Does this work? If you scroll up to the running game and press Simple and crank it up to 11, you should see that it doesn’t play very well. It tends to build a tall tower to the left of the board and it eventually loses control.

The smart AI has the same core logic, except it additionally considers what it can do with the next column. How many possibilities does the AI need to consider? For the x coordinate there are 6 possibilities, and for the rotations there are 3 possibilities. Combine this with doing the same for the next column and there are only 6⋅3⋅6⋅3 = 324 possibilities. Easy! Another modification is that the initial x coordinate is random. This is merely a cosmetic feature that spreads out the jewels evenly across the board.

The full code for the smart AI is available here. All that has been added is two loops inside the already existing loop. These loops do the same thing as presented above, except for the next column.
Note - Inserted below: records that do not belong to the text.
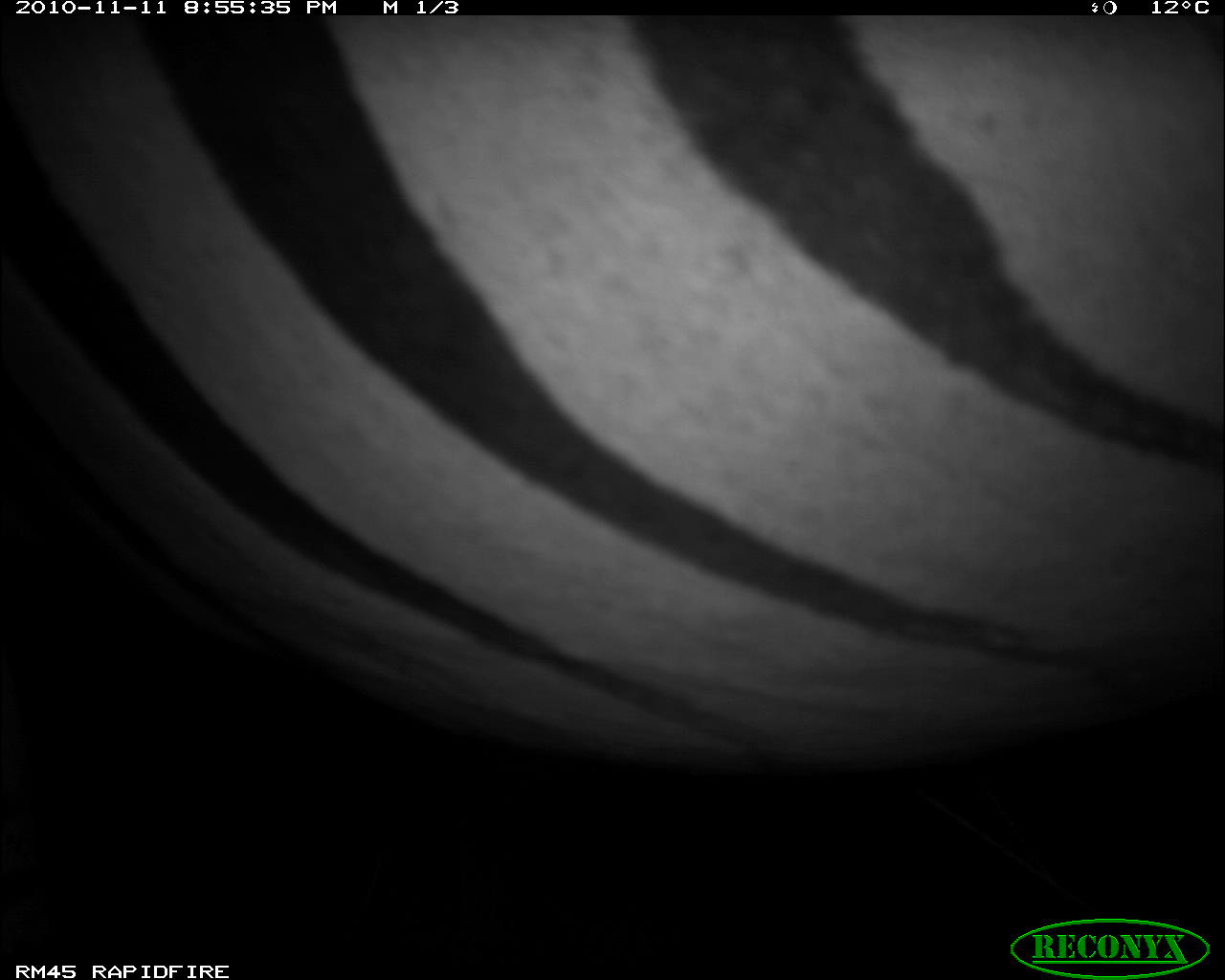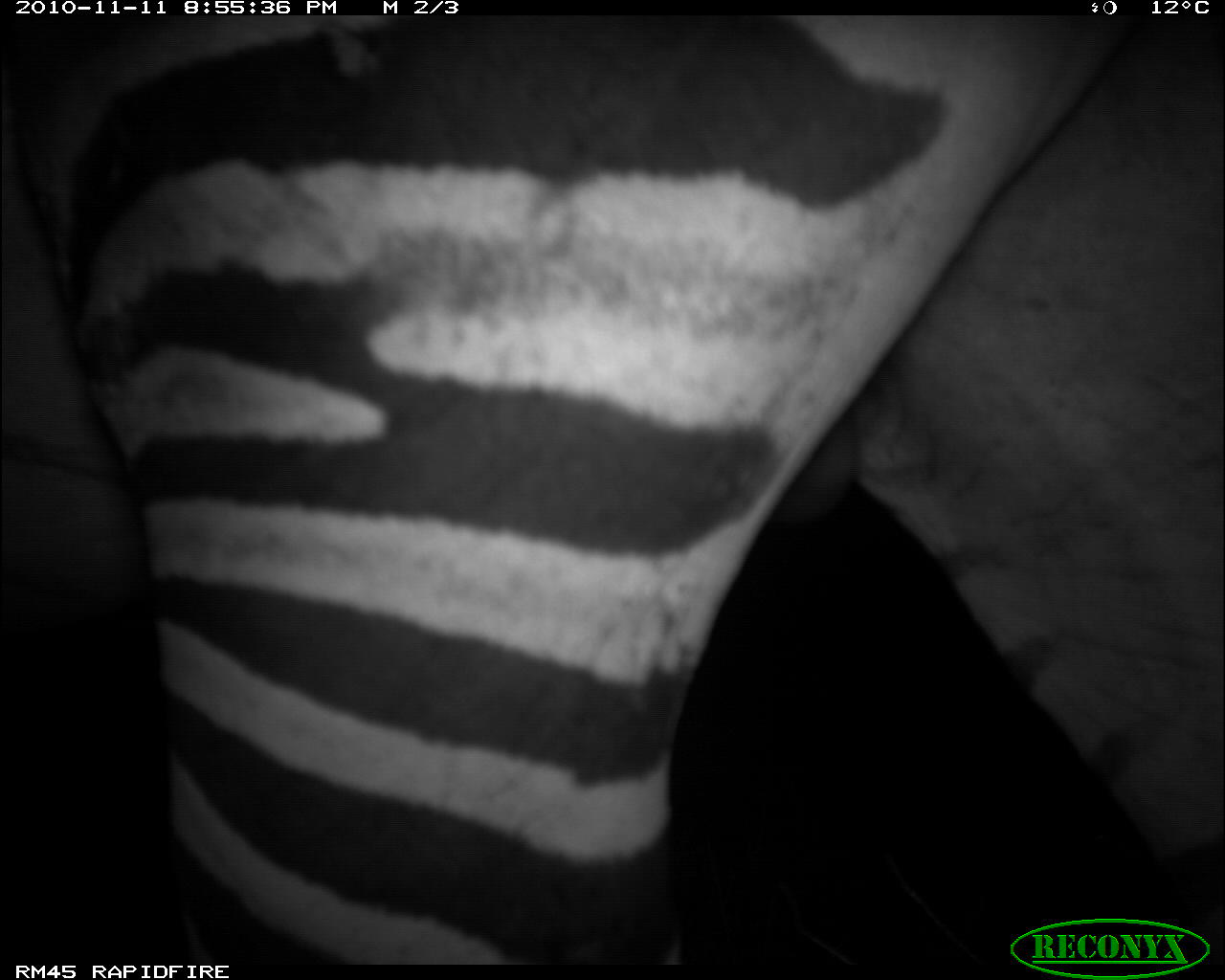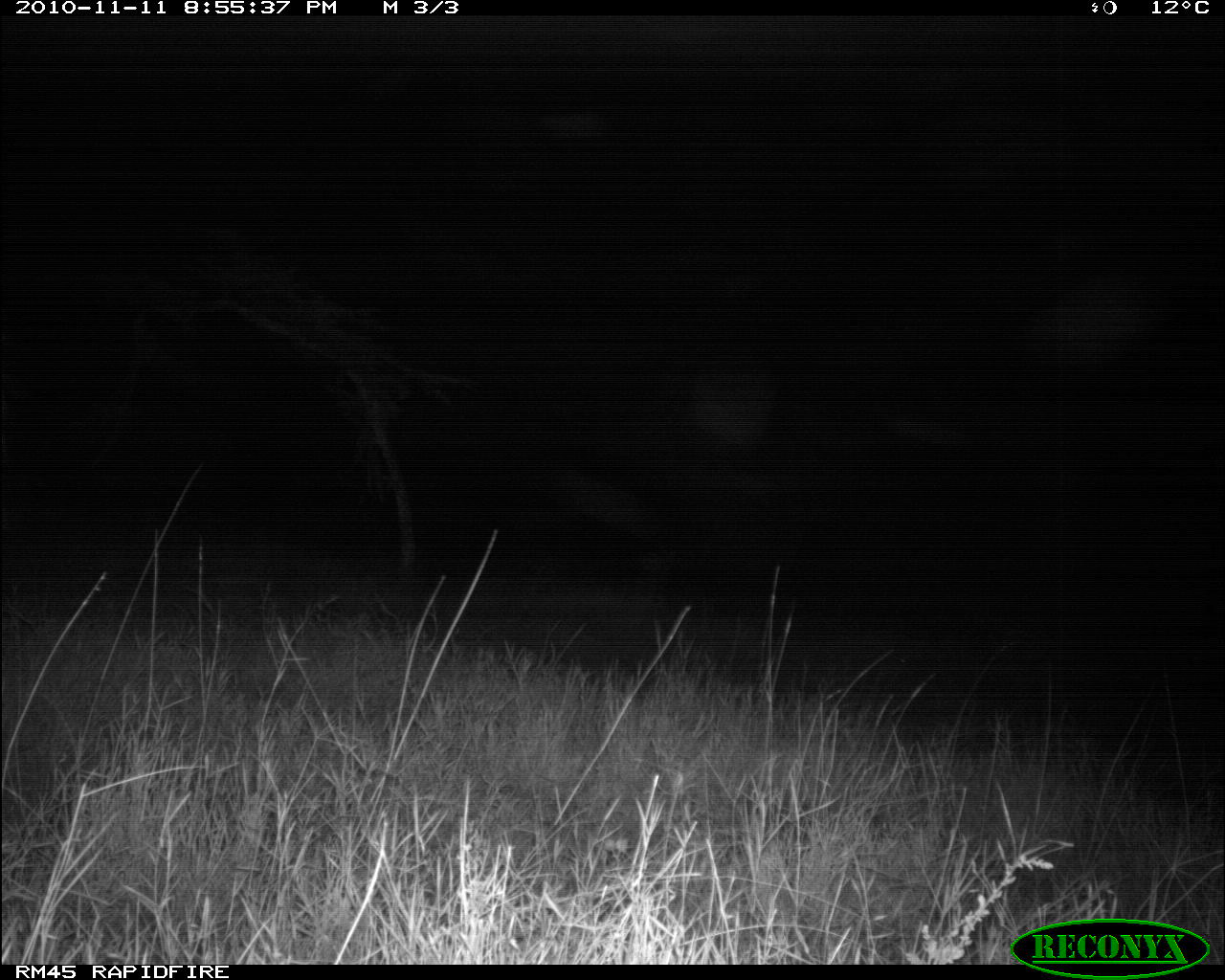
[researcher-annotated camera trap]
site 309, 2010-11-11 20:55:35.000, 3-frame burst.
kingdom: Animalia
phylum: Chordata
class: Mammalia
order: Perissodactyla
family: Equidae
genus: Equus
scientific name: Equus quagga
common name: plains zebra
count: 1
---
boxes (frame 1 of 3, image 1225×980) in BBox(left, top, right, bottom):
equus quagga: BBox(0, 15, 1224, 980)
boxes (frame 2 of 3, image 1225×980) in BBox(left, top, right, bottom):
equus quagga: BBox(0, 12, 1225, 962)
An even deeper search strategy is possible, but I did not investigate this. The AI knows what the next column is, but it could additionally investigate every possible column that could follow that one. It can’t know for sure what column will follow, so it’s not such a good idea to use the values that lead to the maximum score in this case. Perhaps it could instead be used to avoid bad situations.

Morale of the story

I learned a few things from watching the AI playing. It’s better than me at changing its mind when it sees a better opportunity (even though that’s because it has no memory) and it’s better at seeing the consequences of its actions. And of course it considers every possible action, something that can just take too much time for me in even this simple game. It turns out that I’m more like the simple AI, and I enjoy watching the smart AI playing on Slow.
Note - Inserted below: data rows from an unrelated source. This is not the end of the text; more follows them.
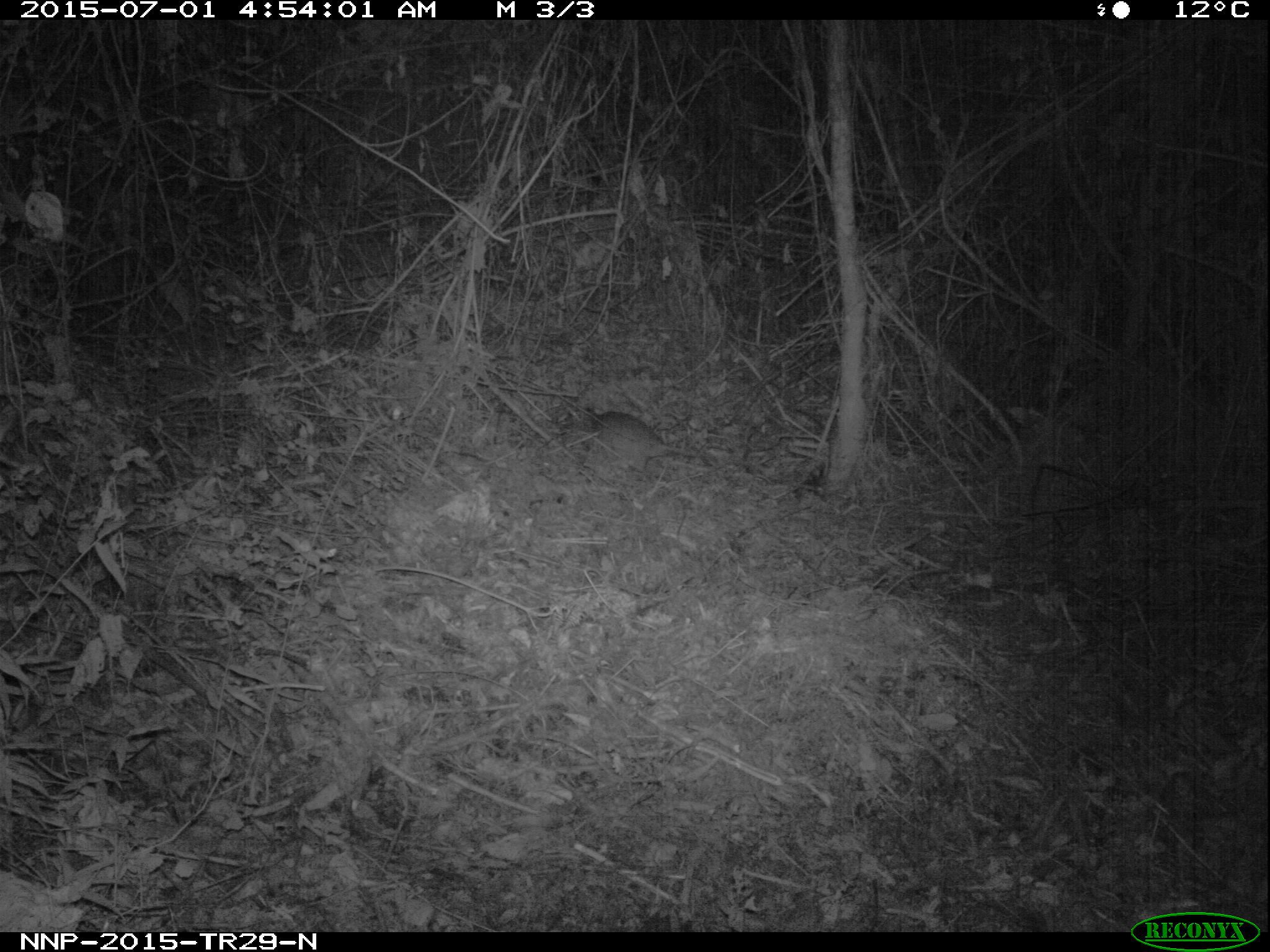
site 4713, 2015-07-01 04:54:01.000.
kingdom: Animalia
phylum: Chordata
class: Mammalia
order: Rodentia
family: Nesomyidae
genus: Cricetomys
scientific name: Cricetomys gambianus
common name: african giant pouched rat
Cricetomys gambianus (african giant pouched rat), count 1.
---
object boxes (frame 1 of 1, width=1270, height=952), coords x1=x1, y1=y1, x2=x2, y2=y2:
cricetomys gambianus: x1=559, y1=405, x2=709, y2=481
I also find it interesting that the smart AI plays so well. There’s nothing intrinsic in its design that guarantees that it will not lose a game, no property that makes it a winner every time. In fact, it should not be very difficult to make a crooked random number generator that observes the AI and gives it the worst possible (yet seemingly random) columns. But with normal randomness that doesn’t seem to happen. If some of the game parameters are changed (smaller board, different number of colors, etc) then even the smart search will lose. It looks like the game designer tried out a few variations and came up with one that works.